Лес гулко звенел от перекличек множества москвичей, понаехавших сюда провести воскресный день.

Некоторое время Антон и Таня двигались молча, не глядя друг на друга, как бы разобщенно, удаляясь в сторону, где было тише, глуше. Таня изредка нагибалась, поднимала шишку и кидала ее, намереваясь попасть в ствол, и когда ей это удавалось, то детски-довольная улыбка озаряла ее лицо. Антон все время собирался с духом заговорить о том, что его волновало, и не решался. "Вон у той сосны, вон на той поляне", - намечал он и проходил дальше; а она, чувствуя, что он намерен сообщить ей что-то важное и значительное, молчала и ждала.

- Куда мы идем? - приостановившись, спросила Таня.

- Куда-нибудь, - ответил Антон, не задерживаясь.

Они вышли на просеку. Огромные стальные опоры, соединенные тяжелыми провисающими проводами, тянулись по узкому прорубленному коридору; знойный воздух был насыщен их унылым металлическим гудением.

Миновав просеку, углубившись в лес, где не слышно было никаких звуков, Антон и Таня остановились, недоумевая, как быстро, незаметно и далеко они ушли. Дольше молчать было невозможно; взглянув в лицо Тани, Антон, наконец, решился и спросил:

- Вы собираетесь выходить замуж?

Рука ее, занесенная для броска шишки, застыла в неловком положении, затем медленно опустилась, в темных глазах родились колкие золотистые иголочки.

- Откуда вы знаете? - спросила она, подождала ответа и, увидев побледневшее лицо Антона, опять спросила, чуть понизив голос: - А вам так важно об этом знать?

- Вы даже не представляете, как мне это важно знать… - вздохнул он тяжко и обреченно.

Таня нахмурила брови, помолчала, как бы подыскивая ответ, отряхнула с юбки приставшие сосновые иголки и сказала:

- Я знала, что вы спросите об этом. - Вздохнула и ответила откровенно: - Ну, что ж, я вам скажу: собираюсь.

Антону почудилось, будто сосна, возле которой он стоял, покачнулась и начала валиться на него; он уперся в нее плечом, покраснел от мучительного напряжения, стиснув зубы и морщась. Таня нагнулась, подняла пахнущую смолой шишку, погладила ее и, присев, положила опять на землю.

- Собираюсь, - повторила она с грустной улыбкой, - да вот все никак не могу решиться, откладываю…

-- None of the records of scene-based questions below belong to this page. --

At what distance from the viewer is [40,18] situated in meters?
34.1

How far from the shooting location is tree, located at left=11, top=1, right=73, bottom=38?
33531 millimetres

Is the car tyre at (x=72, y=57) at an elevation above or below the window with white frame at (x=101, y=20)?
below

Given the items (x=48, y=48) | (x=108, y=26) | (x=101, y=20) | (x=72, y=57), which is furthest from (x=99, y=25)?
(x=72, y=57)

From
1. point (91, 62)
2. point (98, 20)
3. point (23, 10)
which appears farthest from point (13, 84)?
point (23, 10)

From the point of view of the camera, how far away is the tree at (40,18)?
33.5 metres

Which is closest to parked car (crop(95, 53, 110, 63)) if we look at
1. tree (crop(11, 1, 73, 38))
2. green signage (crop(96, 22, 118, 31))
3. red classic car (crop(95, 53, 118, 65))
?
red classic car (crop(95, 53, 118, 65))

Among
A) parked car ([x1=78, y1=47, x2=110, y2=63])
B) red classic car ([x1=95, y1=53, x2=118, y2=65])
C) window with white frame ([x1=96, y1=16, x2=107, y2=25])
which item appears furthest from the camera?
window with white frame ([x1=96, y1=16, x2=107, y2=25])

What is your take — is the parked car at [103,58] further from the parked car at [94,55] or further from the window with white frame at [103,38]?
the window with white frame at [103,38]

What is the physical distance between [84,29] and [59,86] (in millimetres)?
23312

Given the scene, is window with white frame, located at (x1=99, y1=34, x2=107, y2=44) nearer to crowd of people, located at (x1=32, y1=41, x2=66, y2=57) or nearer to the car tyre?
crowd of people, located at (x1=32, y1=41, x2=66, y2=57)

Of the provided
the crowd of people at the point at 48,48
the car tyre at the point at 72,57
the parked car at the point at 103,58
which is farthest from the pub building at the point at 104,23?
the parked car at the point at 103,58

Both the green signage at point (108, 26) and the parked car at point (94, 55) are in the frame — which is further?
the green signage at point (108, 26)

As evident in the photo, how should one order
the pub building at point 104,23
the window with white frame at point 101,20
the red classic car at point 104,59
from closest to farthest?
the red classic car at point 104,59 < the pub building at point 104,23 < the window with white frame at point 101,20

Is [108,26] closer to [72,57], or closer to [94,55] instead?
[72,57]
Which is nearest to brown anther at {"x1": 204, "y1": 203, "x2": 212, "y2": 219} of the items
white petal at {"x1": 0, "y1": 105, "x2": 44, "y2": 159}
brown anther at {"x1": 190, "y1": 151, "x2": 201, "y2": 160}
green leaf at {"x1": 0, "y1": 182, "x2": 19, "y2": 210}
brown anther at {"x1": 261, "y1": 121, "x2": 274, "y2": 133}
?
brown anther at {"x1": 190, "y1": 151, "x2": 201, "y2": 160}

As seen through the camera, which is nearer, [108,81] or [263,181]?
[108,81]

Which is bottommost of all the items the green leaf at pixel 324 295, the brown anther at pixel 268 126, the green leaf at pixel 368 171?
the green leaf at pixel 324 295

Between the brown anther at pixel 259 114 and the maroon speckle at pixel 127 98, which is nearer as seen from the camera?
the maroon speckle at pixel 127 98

Антон рванулся к ней почти исступленный, сжал ей руку и проговорил поспешно и с мольбой, точно боялся, что она откажется от своих слов:

- Не выходите за него, Таня, не выходите…

- Почему? - вырвалось у нее.

- Не выходите, - повторил он настойчиво. - Не нравится он мне… Ну что в нем хорошего, в этом Семиёнове?

Круглые темные глаза ее, наливаясь смехом, сужались, подбородок дрожал, и, не сдержавшись, она засмеялась неожиданно и громко:

- Если мне выходить замуж только за того, кто понравится вам, то я навсегда, пожалуй, останусь вдовушкой или вынуждена буду выйти за вас. А Ивана Матвеевича вы плохо знаете. Он очень порядочный человек, внимательный, добрый…

Усмехнулся и Антон:

- Если бы вы знали, как горько видеть… когда девушки… выходят замуж за других… тогда бы вы не смеялись. - Он почувствовал, что ему сразу стало легче: самое страшное, чего он больше всего боялся, как бы отдалилось от него. Надолго ли - неизвестно, да это теперь и неважно. Он знал, что недостоин ее: она слишком хороша, умна… Но ведь и он меняется, и тоже к лучшему; за год он изменился неузнаваемо… Потоптавшись в смущенном молчании, он прибавил:

- Я не хочу, конечно, чтобы вы вообще не выходили замуж, а подождали бы немножко… Ну, год хотя бы.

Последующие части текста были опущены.